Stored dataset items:
______________________________

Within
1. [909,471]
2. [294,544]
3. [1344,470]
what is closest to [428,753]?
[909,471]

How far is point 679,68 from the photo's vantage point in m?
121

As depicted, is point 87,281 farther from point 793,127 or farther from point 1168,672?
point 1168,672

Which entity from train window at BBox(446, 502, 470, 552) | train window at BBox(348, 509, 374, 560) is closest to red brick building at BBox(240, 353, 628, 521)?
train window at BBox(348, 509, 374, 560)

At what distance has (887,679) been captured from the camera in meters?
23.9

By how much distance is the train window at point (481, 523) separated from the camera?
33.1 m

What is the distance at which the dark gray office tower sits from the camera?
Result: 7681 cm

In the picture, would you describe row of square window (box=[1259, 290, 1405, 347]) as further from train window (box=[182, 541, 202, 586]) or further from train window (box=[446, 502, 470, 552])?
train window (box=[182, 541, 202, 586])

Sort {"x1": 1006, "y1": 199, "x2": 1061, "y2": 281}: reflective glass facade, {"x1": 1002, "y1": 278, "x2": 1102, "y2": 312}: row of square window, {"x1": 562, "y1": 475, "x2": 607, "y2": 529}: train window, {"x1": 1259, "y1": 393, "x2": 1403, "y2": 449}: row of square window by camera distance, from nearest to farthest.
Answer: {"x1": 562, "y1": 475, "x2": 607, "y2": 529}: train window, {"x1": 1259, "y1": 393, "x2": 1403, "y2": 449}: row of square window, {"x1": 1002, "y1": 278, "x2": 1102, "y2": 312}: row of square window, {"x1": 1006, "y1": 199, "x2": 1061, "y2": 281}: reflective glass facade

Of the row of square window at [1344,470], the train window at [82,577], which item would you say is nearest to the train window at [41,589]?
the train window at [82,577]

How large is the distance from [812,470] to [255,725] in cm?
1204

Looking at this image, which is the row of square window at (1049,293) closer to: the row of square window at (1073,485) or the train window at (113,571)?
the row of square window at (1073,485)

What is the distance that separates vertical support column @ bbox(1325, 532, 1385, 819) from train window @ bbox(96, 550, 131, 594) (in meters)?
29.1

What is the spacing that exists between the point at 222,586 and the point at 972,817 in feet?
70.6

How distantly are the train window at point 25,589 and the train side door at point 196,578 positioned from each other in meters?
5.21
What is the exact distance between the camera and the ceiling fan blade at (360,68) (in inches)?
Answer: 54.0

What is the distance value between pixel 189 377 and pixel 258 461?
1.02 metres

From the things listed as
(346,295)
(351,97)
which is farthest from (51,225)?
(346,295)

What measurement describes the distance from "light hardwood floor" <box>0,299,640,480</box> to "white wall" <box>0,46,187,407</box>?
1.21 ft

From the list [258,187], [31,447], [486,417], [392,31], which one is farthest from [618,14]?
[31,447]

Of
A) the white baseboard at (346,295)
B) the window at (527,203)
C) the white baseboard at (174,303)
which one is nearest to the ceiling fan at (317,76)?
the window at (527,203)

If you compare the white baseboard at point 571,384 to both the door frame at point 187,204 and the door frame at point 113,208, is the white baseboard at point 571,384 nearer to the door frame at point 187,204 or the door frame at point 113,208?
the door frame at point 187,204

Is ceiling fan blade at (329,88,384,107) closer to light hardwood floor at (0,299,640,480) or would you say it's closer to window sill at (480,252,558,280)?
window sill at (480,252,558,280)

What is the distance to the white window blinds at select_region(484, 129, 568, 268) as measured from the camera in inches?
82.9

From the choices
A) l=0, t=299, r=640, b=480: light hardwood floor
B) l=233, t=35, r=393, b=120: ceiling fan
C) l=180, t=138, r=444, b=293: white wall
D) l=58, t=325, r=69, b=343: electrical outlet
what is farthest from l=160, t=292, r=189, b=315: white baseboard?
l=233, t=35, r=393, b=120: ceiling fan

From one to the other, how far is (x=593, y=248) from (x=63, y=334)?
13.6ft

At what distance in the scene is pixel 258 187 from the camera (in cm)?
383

______________________________

Rewrite all of the data above, changing every "camera" to "viewer" and leaving the rest as it is.

_Final answer_
Within
1. [909,471]
2. [294,544]
3. [1344,470]
what is closest to [428,753]?
[909,471]

How far is point 679,68 from the photo's vantage point in m?
121

As depicted, is point 87,281 farther from point 793,127 or farther from point 1168,672?
point 1168,672

Which entity from train window at BBox(446, 502, 470, 552) | train window at BBox(348, 509, 374, 560) is closest to red brick building at BBox(240, 353, 628, 521)?
train window at BBox(348, 509, 374, 560)

At what distance has (887,679) been captured from the viewer in meters?
23.9

By how much distance is the train window at point (481, 523) separated from the viewer?
33.1 m

What is the distance at which the dark gray office tower sits from the viewer?
Result: 7681 cm

In the picture, would you describe row of square window (box=[1259, 290, 1405, 347]) as further from train window (box=[182, 541, 202, 586]) or further from train window (box=[446, 502, 470, 552])?
train window (box=[182, 541, 202, 586])

Sort {"x1": 1006, "y1": 199, "x2": 1061, "y2": 281}: reflective glass facade, {"x1": 1002, "y1": 278, "x2": 1102, "y2": 312}: row of square window, {"x1": 562, "y1": 475, "x2": 607, "y2": 529}: train window, {"x1": 1259, "y1": 393, "x2": 1403, "y2": 449}: row of square window by viewer distance, from nearest to farthest.
Answer: {"x1": 562, "y1": 475, "x2": 607, "y2": 529}: train window, {"x1": 1259, "y1": 393, "x2": 1403, "y2": 449}: row of square window, {"x1": 1002, "y1": 278, "x2": 1102, "y2": 312}: row of square window, {"x1": 1006, "y1": 199, "x2": 1061, "y2": 281}: reflective glass facade

Of the row of square window at [1344,470], the train window at [82,577], which item would you say is nearest to the train window at [41,589]?
the train window at [82,577]

How large is the distance from [812,470] to [255,725] in cm?
1204

Looking at this image, which is the row of square window at (1049,293) closer to: the row of square window at (1073,485) or the train window at (113,571)?
the row of square window at (1073,485)

What is the distance that separates vertical support column @ bbox(1325, 532, 1385, 819) from train window @ bbox(96, 550, 131, 594) (in meters)?
29.1

What is the spacing that exists between the point at 222,586 and the point at 972,817 in feet?
70.6

How distantly are the train window at point 25,589 and the train side door at point 196,578 positioned from each other in meters?
5.21
What is the exact distance between the viewer and the ceiling fan blade at (360,68) (in inches)?
Answer: 54.0

What is the distance value between pixel 189 377 and pixel 258 461?
1.02 metres

From the things listed as
(346,295)
(351,97)
which is farthest from (51,225)?
(346,295)

What measurement describes the distance from "light hardwood floor" <box>0,299,640,480</box> to "white wall" <box>0,46,187,407</box>?
1.21 ft

From the list [258,187], [31,447], [486,417], [392,31], which one is farthest from [618,14]?
[31,447]

Of
A) the white baseboard at (346,295)
B) the window at (527,203)
C) the white baseboard at (174,303)
which one is nearest to the ceiling fan at (317,76)?
the window at (527,203)

If you compare the white baseboard at point 571,384 to both the door frame at point 187,204 and the door frame at point 113,208, is the white baseboard at point 571,384 nearer to the door frame at point 187,204 or the door frame at point 113,208?
the door frame at point 187,204

Is ceiling fan blade at (329,88,384,107) closer to light hardwood floor at (0,299,640,480) or would you say it's closer to window sill at (480,252,558,280)?
window sill at (480,252,558,280)

What is the distance to the white window blinds at select_region(484, 129, 568, 268) as measured from the viewer in inches?
82.9

From the choices
A) l=0, t=299, r=640, b=480: light hardwood floor
B) l=233, t=35, r=393, b=120: ceiling fan
C) l=180, t=138, r=444, b=293: white wall
D) l=58, t=325, r=69, b=343: electrical outlet
what is farthest from l=160, t=292, r=189, b=315: white baseboard?
l=233, t=35, r=393, b=120: ceiling fan

From one to the other, how far is (x=593, y=248) from (x=63, y=334)?
13.6ft

At what distance in the scene is pixel 258 187 from the viewer (in cm)?
383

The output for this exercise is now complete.